------ EXERCISE INPUT ------

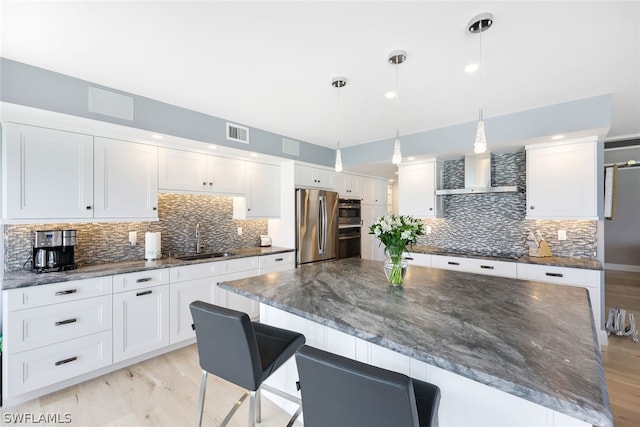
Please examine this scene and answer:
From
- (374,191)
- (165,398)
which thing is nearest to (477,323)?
(165,398)

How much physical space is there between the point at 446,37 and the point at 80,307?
3.44 metres

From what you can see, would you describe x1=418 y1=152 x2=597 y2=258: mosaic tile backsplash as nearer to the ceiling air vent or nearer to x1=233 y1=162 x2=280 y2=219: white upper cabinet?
x1=233 y1=162 x2=280 y2=219: white upper cabinet

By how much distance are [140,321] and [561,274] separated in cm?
433

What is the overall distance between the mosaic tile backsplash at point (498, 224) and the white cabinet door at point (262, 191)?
8.13 feet

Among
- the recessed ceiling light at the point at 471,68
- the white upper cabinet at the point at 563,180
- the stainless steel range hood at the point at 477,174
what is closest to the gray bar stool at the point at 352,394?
the recessed ceiling light at the point at 471,68

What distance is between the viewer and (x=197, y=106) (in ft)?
9.48

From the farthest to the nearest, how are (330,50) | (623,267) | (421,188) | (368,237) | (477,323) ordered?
(623,267) → (368,237) → (421,188) → (330,50) → (477,323)

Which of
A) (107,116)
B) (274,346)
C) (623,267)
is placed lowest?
(623,267)

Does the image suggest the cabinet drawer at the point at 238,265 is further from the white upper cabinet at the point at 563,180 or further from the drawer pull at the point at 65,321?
the white upper cabinet at the point at 563,180

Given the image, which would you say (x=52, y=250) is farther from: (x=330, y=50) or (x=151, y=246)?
(x=330, y=50)

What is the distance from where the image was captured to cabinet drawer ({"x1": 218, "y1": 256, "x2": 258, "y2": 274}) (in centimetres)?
326

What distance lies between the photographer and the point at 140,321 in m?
2.61

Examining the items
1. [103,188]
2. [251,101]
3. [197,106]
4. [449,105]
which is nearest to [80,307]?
[103,188]

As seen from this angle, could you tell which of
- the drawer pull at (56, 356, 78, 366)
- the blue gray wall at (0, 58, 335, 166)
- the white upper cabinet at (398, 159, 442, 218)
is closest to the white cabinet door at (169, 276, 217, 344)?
the drawer pull at (56, 356, 78, 366)
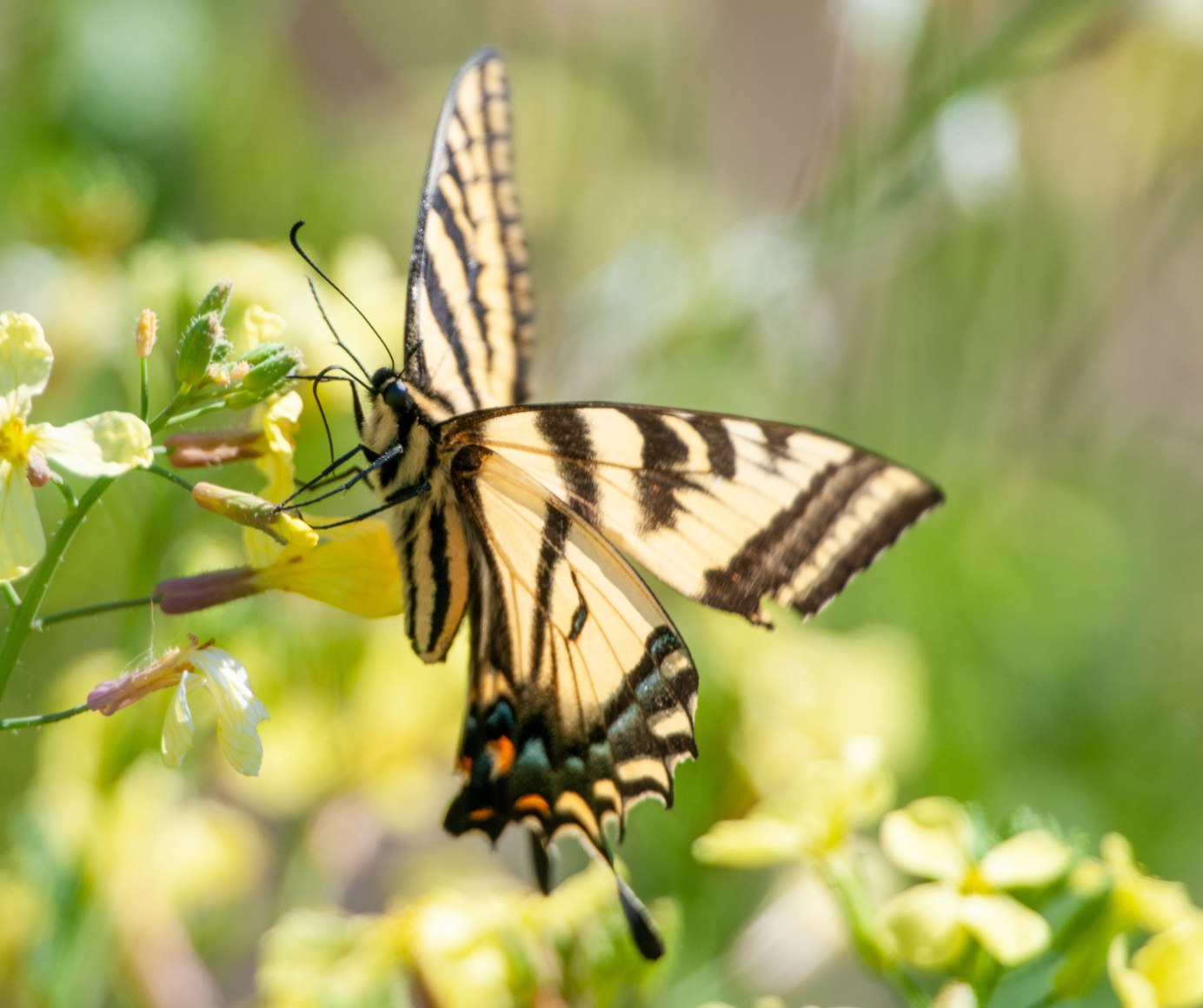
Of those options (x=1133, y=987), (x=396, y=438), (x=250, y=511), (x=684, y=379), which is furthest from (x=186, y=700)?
(x=684, y=379)

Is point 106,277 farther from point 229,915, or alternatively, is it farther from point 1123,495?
point 1123,495

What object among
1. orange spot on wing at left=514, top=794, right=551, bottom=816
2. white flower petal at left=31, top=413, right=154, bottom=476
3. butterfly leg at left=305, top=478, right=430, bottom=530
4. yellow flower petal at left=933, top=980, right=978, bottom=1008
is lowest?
yellow flower petal at left=933, top=980, right=978, bottom=1008

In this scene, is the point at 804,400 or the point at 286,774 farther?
the point at 804,400

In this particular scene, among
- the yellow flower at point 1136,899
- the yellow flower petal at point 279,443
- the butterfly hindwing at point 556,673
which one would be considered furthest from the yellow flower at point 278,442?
the yellow flower at point 1136,899

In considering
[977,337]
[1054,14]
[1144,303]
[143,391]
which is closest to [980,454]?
[977,337]

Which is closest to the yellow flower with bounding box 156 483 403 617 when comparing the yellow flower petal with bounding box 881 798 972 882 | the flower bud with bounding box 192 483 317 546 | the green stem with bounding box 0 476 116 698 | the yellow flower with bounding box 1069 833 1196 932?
the flower bud with bounding box 192 483 317 546

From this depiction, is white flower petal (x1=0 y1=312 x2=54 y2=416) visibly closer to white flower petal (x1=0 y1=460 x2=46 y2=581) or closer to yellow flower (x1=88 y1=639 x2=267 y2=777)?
white flower petal (x1=0 y1=460 x2=46 y2=581)
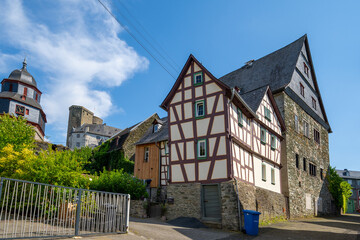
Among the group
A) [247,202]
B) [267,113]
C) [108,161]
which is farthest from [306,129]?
[108,161]

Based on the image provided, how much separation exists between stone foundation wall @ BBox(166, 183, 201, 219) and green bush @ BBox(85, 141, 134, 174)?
15.5 m

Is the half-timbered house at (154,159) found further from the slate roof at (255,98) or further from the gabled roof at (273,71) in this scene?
the gabled roof at (273,71)

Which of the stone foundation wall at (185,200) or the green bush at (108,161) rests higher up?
the green bush at (108,161)

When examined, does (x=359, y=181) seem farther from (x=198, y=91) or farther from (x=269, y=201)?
(x=198, y=91)

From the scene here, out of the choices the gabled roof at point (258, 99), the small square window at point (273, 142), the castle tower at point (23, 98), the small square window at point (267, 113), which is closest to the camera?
the gabled roof at point (258, 99)

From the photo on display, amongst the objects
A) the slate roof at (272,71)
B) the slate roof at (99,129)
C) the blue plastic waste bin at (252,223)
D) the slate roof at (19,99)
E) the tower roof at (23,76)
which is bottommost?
the blue plastic waste bin at (252,223)

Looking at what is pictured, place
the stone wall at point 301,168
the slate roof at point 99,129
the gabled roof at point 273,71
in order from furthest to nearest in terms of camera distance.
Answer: the slate roof at point 99,129 < the gabled roof at point 273,71 < the stone wall at point 301,168

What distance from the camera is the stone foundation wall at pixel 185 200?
17125mm

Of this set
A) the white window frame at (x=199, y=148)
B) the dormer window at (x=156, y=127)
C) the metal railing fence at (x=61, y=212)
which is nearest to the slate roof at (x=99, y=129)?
the dormer window at (x=156, y=127)

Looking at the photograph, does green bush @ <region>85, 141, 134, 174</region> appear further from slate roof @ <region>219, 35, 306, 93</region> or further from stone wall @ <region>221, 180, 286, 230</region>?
stone wall @ <region>221, 180, 286, 230</region>

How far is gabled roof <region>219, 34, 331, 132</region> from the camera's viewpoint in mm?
26562

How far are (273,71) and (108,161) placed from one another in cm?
2060

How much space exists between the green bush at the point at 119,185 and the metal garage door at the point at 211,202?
444 centimetres

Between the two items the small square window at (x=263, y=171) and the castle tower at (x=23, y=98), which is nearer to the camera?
the small square window at (x=263, y=171)
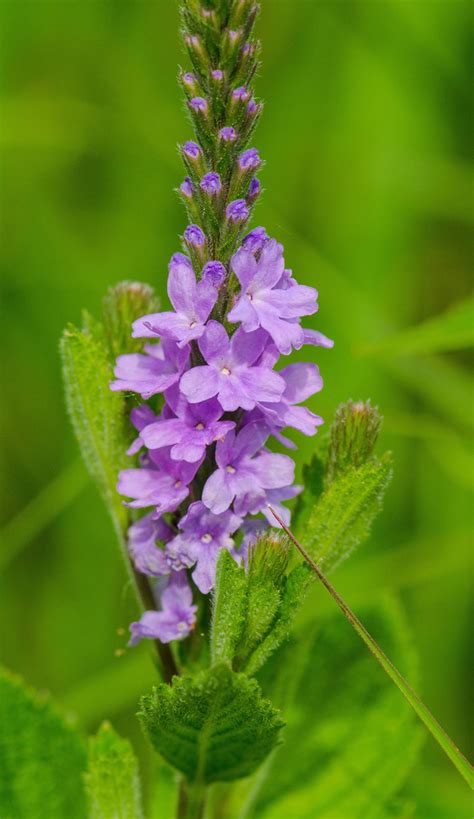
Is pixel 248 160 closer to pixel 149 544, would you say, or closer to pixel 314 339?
pixel 314 339

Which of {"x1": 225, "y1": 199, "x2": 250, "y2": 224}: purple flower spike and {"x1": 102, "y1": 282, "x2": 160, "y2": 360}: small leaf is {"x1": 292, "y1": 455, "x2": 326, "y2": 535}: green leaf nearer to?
{"x1": 102, "y1": 282, "x2": 160, "y2": 360}: small leaf

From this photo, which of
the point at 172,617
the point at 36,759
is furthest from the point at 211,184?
the point at 36,759

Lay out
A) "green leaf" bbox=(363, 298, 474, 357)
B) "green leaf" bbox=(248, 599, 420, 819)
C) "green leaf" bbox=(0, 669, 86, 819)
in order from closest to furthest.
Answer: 1. "green leaf" bbox=(0, 669, 86, 819)
2. "green leaf" bbox=(248, 599, 420, 819)
3. "green leaf" bbox=(363, 298, 474, 357)

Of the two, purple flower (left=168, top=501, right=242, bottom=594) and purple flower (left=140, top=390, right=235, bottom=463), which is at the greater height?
purple flower (left=140, top=390, right=235, bottom=463)

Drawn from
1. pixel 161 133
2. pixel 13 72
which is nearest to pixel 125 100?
pixel 161 133

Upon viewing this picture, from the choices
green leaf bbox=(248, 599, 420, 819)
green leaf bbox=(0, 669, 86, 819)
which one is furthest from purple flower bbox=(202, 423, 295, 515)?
green leaf bbox=(0, 669, 86, 819)

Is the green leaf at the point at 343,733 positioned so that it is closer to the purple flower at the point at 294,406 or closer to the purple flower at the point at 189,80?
the purple flower at the point at 294,406

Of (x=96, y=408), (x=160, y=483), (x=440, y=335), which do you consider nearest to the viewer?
(x=160, y=483)
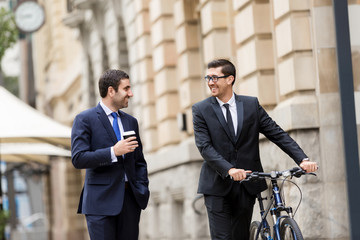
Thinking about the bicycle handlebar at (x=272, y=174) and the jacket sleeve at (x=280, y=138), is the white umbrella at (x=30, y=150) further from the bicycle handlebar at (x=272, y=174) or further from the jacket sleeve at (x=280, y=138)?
the bicycle handlebar at (x=272, y=174)

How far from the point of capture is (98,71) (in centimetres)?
2411

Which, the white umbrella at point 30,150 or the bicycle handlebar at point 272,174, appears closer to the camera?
the bicycle handlebar at point 272,174

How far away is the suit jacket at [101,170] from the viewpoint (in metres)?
6.79

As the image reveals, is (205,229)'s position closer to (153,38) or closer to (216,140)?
(153,38)

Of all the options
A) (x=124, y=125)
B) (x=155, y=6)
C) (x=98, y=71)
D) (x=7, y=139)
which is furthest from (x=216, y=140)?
(x=98, y=71)

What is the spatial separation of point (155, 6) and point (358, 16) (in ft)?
27.3

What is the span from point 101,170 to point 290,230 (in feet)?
4.93

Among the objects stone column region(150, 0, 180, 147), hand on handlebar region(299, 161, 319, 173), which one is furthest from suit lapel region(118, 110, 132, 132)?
stone column region(150, 0, 180, 147)

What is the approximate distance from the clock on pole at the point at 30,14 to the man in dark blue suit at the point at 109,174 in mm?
23781

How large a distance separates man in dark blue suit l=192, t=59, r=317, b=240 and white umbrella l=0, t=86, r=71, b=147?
6565 mm

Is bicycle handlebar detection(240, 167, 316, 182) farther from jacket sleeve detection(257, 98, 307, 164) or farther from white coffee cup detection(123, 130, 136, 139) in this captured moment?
white coffee cup detection(123, 130, 136, 139)

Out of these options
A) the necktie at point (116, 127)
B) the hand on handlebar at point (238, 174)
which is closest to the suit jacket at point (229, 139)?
the hand on handlebar at point (238, 174)

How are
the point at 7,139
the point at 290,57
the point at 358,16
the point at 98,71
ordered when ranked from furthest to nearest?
the point at 98,71 < the point at 7,139 < the point at 290,57 < the point at 358,16

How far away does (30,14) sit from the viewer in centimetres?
3061
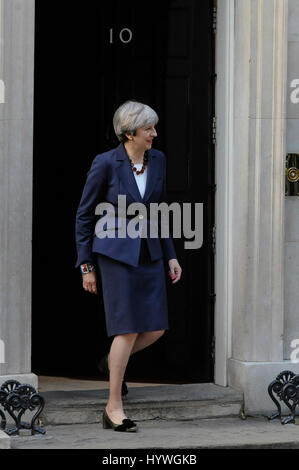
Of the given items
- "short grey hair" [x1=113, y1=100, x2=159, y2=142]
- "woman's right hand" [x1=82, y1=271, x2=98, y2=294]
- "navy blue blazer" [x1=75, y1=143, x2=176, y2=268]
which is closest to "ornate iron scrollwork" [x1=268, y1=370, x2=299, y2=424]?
"navy blue blazer" [x1=75, y1=143, x2=176, y2=268]

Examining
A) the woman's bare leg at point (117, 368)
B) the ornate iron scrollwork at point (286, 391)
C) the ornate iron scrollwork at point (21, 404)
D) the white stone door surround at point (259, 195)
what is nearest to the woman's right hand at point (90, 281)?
the woman's bare leg at point (117, 368)

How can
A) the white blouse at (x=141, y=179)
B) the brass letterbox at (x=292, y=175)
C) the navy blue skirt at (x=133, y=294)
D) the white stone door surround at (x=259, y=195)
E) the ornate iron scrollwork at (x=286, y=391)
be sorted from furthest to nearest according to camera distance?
the brass letterbox at (x=292, y=175) → the white stone door surround at (x=259, y=195) → the ornate iron scrollwork at (x=286, y=391) → the white blouse at (x=141, y=179) → the navy blue skirt at (x=133, y=294)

------

■ WHAT IS NEEDED: Copy out everything from the start of the lines down to the line containing "3.44 metres", both ends included, leaving out the pictures.

■ OUTPUT BELOW:
Please examine this scene and answer:
From
- (374,191)
- (165,398)
which thing is nearest to (477,323)?
(165,398)

How much physical space is there between the point at 446,37 and the point at 80,307?
3.44 metres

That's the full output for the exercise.